Cientistas encontram bactérias que podem combater cepas resistentes a antibióticos no mar Ártico

SÃO PAULO, SP (FOLHAPRESS) – Enquanto o mundo enfrenta o problema de saúde global causado por superbactérias resistentes a antibióticos, novos microrganismos capazes de combater esses patógenos podem estar presentes no fundo do mar Ártico.

Em uma expedição científica na região, pesquisadores da Universidade de Helsinki, da Finlândia, encontraram dois tipos de bactérias em amostras das profundezas do mar que tiveram, em laboratório, ação contra uma cepa altamente enteropatogênica de Escherichia coli (EPEC, em inglês) bactéria responsável por causar sintomas como diarreia, vômitos e infecções estomacais em humanos.

A resistência dessa bactéria é um problema global de saúde, já que pode provocar hospitalizações e até mesmo morte de crianças.

Os achados da pesquisa foram publicados no final de agosto na revista científica Frontiers in Microbiology.

Em agosto de 2020, a bordo do navio Kronprins Haakon na costa da Noruega, região que está em transformação pelo aquecimento do planeta, os cientistas coletaram amostras de organismos marinhos para um processo conhecido como triagem fenotípica –basicamente, um método que faz um rastreio de tudo que tem ali a procura de novos microrganismos.

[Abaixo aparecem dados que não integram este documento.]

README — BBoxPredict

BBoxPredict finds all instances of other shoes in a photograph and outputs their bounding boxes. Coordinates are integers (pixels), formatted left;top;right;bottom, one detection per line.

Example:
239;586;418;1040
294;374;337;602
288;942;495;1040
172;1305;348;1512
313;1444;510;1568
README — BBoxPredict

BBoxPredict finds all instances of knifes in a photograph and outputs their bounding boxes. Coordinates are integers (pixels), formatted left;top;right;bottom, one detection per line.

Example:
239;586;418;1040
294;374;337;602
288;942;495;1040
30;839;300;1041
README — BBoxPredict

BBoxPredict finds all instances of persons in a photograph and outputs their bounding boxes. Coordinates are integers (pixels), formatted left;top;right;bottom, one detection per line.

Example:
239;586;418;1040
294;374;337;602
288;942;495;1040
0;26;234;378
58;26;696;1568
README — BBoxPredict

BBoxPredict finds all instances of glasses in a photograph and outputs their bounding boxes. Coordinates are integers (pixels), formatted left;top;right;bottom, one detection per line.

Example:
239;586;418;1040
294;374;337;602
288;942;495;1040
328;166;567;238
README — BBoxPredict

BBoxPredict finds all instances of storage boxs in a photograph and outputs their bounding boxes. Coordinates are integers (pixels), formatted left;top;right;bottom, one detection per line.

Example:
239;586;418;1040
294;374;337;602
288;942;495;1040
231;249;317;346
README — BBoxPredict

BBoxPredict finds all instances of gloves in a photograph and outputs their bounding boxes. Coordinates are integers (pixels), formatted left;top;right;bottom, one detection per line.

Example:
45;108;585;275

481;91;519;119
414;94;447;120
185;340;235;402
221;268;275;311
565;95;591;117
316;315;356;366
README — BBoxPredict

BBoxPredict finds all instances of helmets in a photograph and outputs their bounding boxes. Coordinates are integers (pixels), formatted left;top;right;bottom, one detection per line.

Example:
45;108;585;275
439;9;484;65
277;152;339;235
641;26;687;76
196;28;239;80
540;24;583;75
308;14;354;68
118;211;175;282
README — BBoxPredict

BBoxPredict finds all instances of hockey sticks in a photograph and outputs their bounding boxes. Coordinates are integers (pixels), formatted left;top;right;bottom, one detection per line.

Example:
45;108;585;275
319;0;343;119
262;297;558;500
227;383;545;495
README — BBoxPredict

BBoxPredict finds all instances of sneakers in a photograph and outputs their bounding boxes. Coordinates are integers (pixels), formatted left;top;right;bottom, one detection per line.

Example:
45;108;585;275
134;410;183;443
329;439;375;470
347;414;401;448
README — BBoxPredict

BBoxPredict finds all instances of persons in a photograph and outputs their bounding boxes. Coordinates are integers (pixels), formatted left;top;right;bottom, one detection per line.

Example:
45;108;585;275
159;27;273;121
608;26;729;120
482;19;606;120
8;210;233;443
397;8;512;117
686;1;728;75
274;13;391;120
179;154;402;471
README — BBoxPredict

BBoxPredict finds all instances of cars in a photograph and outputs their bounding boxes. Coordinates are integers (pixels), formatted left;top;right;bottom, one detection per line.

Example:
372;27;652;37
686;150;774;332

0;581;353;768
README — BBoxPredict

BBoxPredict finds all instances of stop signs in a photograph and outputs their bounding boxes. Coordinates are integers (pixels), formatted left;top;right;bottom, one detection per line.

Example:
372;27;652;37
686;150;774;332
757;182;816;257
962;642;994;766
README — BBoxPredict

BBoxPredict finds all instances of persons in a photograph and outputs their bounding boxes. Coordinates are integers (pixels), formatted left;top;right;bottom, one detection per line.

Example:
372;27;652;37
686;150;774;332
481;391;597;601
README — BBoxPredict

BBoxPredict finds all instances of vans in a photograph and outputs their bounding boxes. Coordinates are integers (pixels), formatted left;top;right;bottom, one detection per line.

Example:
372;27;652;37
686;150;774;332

Enquanto o mundo procura novas drogas eficazes contra bactérias superresistentes, Päivi Tammela, professora da divisão de farmacologia da Universidade de Helsinki e autora sênior do estudo, e colegas foram até o mar Ártico em busca de potenciais antibióticos. Os autores destacam que esse tipo de bactéria, chamada de actinobactéria, é comumente extraída do solo, mas há poucos estudos sobre a sua presença no oceano.

Eles encontraram dois gêneros de bactéria, presentes em quatro animais marinhos: Kocuria sp., em uma espécie de esponja (Caulophacus arcticus) e Rhodococcus sp., presente em duas espécies de briozoários (tipo de animal séssil com tentáculos que parecem uma flor –Dendrobeania sp. e Tricellaria ternata) e em uma vieira-da-Islândia (Chlamys islandica).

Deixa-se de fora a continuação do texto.